You took him to the showers and started with cold water. The small tiled room had three shower heads, all of which had a set water temperature (warm), so it was of little help. He sat on the bench looking pretty roughed up, while you asked at the spectators to bring ice. A helpful lady (who just happened to be a nurse) came in with icecube sheets and kitchen towels. You moistened them and both packed him all over. No one could really help more than call for an ambulance and the rescue helicopter; he wasn't about to walk home and clearly needed a hospital. Sandra brought him her jumper and a blanket since he was cold, and the nurse gave him some dry socks. Poor bastard. The only good thing that everyone agreed on was how luckily the little girl was from the other table — she could have received a face-full, which could have even been fatal.
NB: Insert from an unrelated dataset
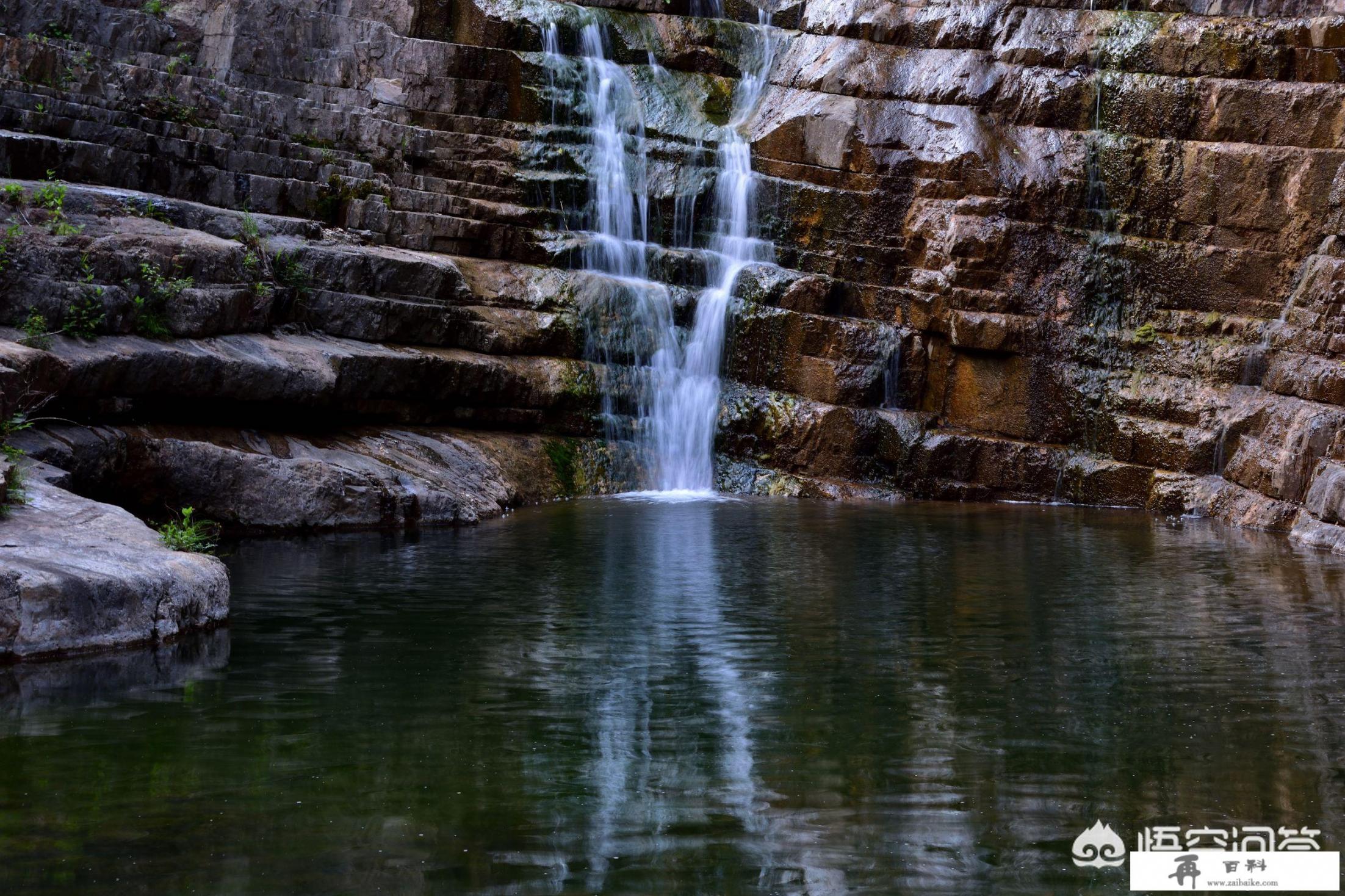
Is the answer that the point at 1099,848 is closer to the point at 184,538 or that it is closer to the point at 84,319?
the point at 184,538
Three ambulance paramedics arrived and joined in. Now with five people encircling poor patient the shower room was full. They had quite some equipment with them and quickly got to work checking the damage, blood pressure, temperature, pupil dilation, responsiveness to french... Bonjour. Bonjour monsieur! You mentioned speaking German, if possible, may be better. A drip bag was handed to you and a needle jabbed into the back of his hand just as the Rega arrived with a stretcher. Soon enough he was loaded up into the iconically red helicopter with Sandra and off they flew over the Creux du Van. It must have been a nice view.

Early morning on the Creux du Van

The remaining three of you stayed the night in what Chalres described as the concentration barracks. The bunk beds had mattresses, pillows and Swiss military blankets but that was about it. The floor boards moved and squeaked, the room was freezing and at 2:30am a big group of loud idiots arrived. By 4am the snorring had reached a peak, and by 5am you'd all had enough and left. It was an unexpectedly exciting weekend.

1237 35mm Pictures

Post explosive fondue, your Sunday was spent quietly at home doing paperwork and organising pictures. It was over on year in the making, but now — finally — you have scanned all of your 35mm films from Japan into digital format!

You in Japan in 2001, Summer Mikoshi festival

You're right proud of yourself... and also a little amused how young you looked back then. Come to think of it, that was almost fourteen years ago — not quite half of your life so far — so it only took 3% of your time on Earth to complete the job. Bloody hell, those are some heavy statistics.